Assigned task:
Transcribe exactly everything in the data below from the line containing "58 Es.: valutazione" down to the line containing "дети выполняют ритмику.", both lines included and nothing further.
----------
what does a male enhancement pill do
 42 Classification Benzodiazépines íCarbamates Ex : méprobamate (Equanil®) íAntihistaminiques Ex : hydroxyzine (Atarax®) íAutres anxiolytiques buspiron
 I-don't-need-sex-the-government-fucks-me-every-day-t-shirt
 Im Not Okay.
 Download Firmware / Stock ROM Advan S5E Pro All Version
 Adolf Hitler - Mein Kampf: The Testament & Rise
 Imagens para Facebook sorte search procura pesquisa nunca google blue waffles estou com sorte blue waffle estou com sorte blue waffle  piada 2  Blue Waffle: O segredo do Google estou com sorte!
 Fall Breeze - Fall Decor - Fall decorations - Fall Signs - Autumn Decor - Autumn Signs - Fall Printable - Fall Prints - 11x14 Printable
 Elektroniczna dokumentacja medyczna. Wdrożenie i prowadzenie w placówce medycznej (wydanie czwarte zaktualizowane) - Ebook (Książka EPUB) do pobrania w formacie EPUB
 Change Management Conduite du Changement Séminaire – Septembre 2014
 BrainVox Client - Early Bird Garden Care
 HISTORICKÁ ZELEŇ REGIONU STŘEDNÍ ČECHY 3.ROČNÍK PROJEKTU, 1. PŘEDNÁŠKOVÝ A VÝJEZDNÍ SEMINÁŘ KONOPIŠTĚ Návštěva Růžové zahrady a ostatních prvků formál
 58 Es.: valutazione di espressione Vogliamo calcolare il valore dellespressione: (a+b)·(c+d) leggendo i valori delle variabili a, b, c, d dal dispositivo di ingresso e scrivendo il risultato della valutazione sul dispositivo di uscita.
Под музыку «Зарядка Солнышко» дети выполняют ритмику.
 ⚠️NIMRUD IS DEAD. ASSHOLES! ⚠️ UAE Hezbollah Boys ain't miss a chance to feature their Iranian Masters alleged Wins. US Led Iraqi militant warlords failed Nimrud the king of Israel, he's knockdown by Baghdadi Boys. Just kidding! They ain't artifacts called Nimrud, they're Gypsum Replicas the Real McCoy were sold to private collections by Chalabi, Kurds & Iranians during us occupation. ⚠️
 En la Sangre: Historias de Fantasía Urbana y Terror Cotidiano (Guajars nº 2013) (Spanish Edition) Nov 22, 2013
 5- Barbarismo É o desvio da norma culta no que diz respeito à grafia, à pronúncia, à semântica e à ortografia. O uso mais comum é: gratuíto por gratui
----------
The completed task:
 58 Es.: valutazione di espressione Vogliamo calcolare il valore dellespressione: (a+b)·(c+d) leggendo i valori delle variabili a, b, c, d dal dispositivo di ingresso e scrivendo il risultato della valutazione sul dispositivo di uscita.
Под музыку «Зарядка Солнышко» дети выполняют ритмику.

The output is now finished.